Junior
Placer sold off its interest in Minera Las Cristinas, the operating company formed by Placer and Venezuelan state enterprise Corporacion Venezolana de Guayana, to Vannessa in mid-July. Vannessa’s total interest in the project will be 95%.
At the same time, the major retains a 2% net smelter return on Vannessa’s portion of copper revenues from the project and a net smelter return on Vannessa’s share of the gold revenues. This starts at 1% if the gold price is below US$276 per oz., moves up to 3% if the gold price is between US$276 and US$350, and runs to 5% if gold goes over US$350.
Placer also has a retained back-in right, which kicks in if a bankable feasibility study shows a 250,000-oz.-per-year gold mine is profitable.

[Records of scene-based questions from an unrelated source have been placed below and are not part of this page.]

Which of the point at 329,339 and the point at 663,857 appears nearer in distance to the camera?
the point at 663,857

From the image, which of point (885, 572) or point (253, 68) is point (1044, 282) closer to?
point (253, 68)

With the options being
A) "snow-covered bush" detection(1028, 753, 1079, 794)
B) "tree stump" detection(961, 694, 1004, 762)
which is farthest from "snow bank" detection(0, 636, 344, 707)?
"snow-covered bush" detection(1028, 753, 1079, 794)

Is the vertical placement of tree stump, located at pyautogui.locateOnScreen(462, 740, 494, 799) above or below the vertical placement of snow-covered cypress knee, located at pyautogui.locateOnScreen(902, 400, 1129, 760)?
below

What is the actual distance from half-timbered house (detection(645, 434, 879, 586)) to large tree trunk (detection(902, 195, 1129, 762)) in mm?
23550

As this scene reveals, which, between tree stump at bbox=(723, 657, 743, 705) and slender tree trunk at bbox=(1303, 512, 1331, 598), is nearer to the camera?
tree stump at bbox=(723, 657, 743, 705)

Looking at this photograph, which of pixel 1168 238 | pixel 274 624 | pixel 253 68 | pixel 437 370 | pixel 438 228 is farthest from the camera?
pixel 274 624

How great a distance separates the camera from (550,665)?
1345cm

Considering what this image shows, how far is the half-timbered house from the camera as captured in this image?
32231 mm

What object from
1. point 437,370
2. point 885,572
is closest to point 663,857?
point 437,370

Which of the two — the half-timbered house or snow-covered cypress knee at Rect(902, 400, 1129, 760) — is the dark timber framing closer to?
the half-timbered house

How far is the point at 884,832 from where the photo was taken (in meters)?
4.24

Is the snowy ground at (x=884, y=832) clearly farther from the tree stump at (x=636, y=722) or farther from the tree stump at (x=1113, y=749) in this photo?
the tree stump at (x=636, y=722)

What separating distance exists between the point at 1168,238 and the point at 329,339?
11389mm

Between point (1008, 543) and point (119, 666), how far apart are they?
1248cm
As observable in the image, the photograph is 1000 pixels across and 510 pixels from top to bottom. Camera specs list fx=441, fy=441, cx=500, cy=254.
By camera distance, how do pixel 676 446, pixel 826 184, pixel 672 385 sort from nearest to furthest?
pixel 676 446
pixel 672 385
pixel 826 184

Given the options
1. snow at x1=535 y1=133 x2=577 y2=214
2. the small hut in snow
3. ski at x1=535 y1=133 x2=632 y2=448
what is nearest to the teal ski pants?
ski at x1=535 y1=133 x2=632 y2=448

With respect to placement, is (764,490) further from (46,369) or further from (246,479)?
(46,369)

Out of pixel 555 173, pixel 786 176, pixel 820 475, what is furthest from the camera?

The right can be exercised for Vannessa’s capital costs and “pre-production soft costs,” plus 10%. Vannessa would then be entitled to 2% of Placer Dome’s net smelter return on gold and copper production — provided it has spent a minimum of US$2 million in capital costs on the project and maintained the mining rights for more than a year.
Vannessa is looking at the possibility of a 100,000-oz.-per-year mine, a much smaller operation than had been planned by Placer. The junior estimates that a project on that scale, which would only exploit near-surface mineralization, would cost between US$35 million and US$50 million to go into production.